#### Extract to read

Having computed this, our vector square leaves us with the vector length multiplied by the identity matrix

\begin{aligned}x^2 = \sum_i (x^i)^2 I. \end{aligned}

Invoking the trace operator will therefore extract just the scalar length desired

\begin{aligned}{\left\lvert{x}\right\rvert}^2 = \frac{1}{{2}} \text{Tr}\left({{x^2}}\right) = \sum_i (x^i)^2. \end{aligned}

### Aside: Summarizing the multiplication table.

It is worth pointing out that the multiplication table above used to confirm the antisymmetric behavior of the Pauli basis can be summarized as

\begin{aligned}\sigma_a \sigma_b = 2 i \epsilon_{abc} \sigma_c \end{aligned}

## Scalar product.

Having found the expression for the length of a vector in the Pauli basis, the next logical desirable identity is the dot product. One can guess that this will be the trace of a scaled symmetric product, but can motivate this without guessing in the usual fashion, by calculating the length of an orthonormal sum.

Consider first the length of a general vector sum. To calculate this we first wish to calculate the matrix square of this sum.

########
#### Supplied material

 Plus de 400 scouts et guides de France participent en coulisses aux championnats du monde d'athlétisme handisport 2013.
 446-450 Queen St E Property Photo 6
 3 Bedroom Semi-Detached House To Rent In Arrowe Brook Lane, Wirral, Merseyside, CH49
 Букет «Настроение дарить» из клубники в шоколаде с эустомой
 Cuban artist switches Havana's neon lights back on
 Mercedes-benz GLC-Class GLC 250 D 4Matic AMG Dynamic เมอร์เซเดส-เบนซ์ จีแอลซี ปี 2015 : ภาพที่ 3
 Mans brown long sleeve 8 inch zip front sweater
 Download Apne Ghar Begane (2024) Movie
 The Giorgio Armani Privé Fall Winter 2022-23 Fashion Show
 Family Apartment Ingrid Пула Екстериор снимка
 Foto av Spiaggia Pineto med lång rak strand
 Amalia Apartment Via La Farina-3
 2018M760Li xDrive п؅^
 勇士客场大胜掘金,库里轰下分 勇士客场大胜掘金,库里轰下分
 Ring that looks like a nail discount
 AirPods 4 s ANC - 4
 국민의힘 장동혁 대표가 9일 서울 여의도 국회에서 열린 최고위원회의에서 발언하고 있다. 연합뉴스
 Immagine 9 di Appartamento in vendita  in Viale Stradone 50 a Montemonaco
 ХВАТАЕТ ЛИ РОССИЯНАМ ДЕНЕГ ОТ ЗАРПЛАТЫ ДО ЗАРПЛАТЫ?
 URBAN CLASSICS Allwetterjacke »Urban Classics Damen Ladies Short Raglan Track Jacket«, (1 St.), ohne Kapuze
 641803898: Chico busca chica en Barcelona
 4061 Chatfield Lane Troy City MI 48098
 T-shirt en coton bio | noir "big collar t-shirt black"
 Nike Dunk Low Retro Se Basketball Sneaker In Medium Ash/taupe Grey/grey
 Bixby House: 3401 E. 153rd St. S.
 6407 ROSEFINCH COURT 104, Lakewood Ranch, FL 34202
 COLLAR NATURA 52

########

Work to complete:
Rewrite the stretch of the Pauli matrix passage from "It is worth" through "## Scalar product.", changing "multiplication table" to "product table".

Reply:
It is worth pointing out that the product table above used to confirm the antisymmetric behavior of the Pauli basis can be summarized as

\begin{aligned}\sigma_a \sigma_b = 2 i \epsilon_{abc} \sigma_c \end{aligned}

## Scalar product.